» Exercise requirements:
Print out every record exactly as it appears.

* start Given data *

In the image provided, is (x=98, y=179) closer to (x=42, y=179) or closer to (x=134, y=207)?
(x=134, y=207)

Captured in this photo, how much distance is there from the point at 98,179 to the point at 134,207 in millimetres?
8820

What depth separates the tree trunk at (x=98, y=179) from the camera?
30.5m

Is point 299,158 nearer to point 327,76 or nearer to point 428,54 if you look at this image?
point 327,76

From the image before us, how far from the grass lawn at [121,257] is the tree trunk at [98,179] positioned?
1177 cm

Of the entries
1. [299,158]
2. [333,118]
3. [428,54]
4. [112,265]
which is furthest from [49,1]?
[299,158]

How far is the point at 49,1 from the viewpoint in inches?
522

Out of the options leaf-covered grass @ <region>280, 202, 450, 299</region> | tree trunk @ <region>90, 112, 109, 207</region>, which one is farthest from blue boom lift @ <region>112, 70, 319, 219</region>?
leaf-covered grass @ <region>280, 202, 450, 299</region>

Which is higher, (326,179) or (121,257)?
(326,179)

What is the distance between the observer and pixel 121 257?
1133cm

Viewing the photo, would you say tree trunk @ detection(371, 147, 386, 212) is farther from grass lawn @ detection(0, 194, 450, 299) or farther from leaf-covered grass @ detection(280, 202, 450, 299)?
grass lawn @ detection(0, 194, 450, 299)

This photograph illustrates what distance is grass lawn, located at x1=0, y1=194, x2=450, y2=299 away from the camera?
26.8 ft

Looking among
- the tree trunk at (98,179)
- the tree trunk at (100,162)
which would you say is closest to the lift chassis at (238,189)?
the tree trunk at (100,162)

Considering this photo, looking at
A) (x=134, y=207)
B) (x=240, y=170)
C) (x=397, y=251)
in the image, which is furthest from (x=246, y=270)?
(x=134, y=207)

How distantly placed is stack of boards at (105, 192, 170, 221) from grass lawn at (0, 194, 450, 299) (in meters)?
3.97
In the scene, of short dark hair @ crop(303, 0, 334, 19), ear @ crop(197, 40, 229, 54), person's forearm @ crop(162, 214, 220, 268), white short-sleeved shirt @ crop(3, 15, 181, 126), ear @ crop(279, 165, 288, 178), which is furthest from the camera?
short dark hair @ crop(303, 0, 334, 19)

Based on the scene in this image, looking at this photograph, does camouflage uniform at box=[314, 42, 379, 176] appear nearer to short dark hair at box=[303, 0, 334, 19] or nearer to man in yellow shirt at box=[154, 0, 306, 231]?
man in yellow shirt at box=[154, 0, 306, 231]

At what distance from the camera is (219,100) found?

* end Given data *

» Exercise output:
In the image provided, is (x=98, y=179) closer to (x=42, y=179) or closer to (x=134, y=207)?
(x=134, y=207)

Captured in this photo, how much distance is there from the point at 98,179 to the point at 134,207 in millimetres?
8820

What depth separates the tree trunk at (x=98, y=179) from the camera?
30.5m

Is point 299,158 nearer to point 327,76 or nearer to point 428,54 if you look at this image?
point 327,76

From the image before us, how far from the grass lawn at [121,257] is the tree trunk at [98,179] positioned?
1177 cm

Of the entries
1. [299,158]
2. [333,118]
3. [428,54]
4. [112,265]
which is furthest from [49,1]?
[299,158]

How far is the point at 49,1 from the viewpoint in inches?
522

Out of the options leaf-covered grass @ <region>280, 202, 450, 299</region> | tree trunk @ <region>90, 112, 109, 207</region>, which one is farthest from blue boom lift @ <region>112, 70, 319, 219</region>?
leaf-covered grass @ <region>280, 202, 450, 299</region>

Which is higher, (326,179) or (121,257)?
(326,179)

What is the distance between the observer and pixel 121 257?
1133cm

Viewing the photo, would you say tree trunk @ detection(371, 147, 386, 212) is farther from grass lawn @ detection(0, 194, 450, 299) or farther from leaf-covered grass @ detection(280, 202, 450, 299)?
grass lawn @ detection(0, 194, 450, 299)

This photograph illustrates what distance is grass lawn, located at x1=0, y1=194, x2=450, y2=299 away from the camera?
26.8 ft

Looking among
- the tree trunk at (98,179)
- the tree trunk at (100,162)
which would you say is closest to the lift chassis at (238,189)?
the tree trunk at (100,162)

Considering this photo, looking at
A) (x=134, y=207)
B) (x=240, y=170)
C) (x=397, y=251)
in the image, which is furthest from (x=246, y=270)?
(x=134, y=207)

How distantly placed is stack of boards at (105, 192, 170, 221) from grass lawn at (0, 194, 450, 299) (in meters)?
3.97
In the scene, of short dark hair @ crop(303, 0, 334, 19), ear @ crop(197, 40, 229, 54), person's forearm @ crop(162, 214, 220, 268), white short-sleeved shirt @ crop(3, 15, 181, 126), ear @ crop(279, 165, 288, 178), which is furthest from the camera?
short dark hair @ crop(303, 0, 334, 19)

Based on the scene in this image, looking at this photograph, does camouflage uniform at box=[314, 42, 379, 176] appear nearer to short dark hair at box=[303, 0, 334, 19] or nearer to man in yellow shirt at box=[154, 0, 306, 231]?
man in yellow shirt at box=[154, 0, 306, 231]

At what distance from the camera is (219,100) found?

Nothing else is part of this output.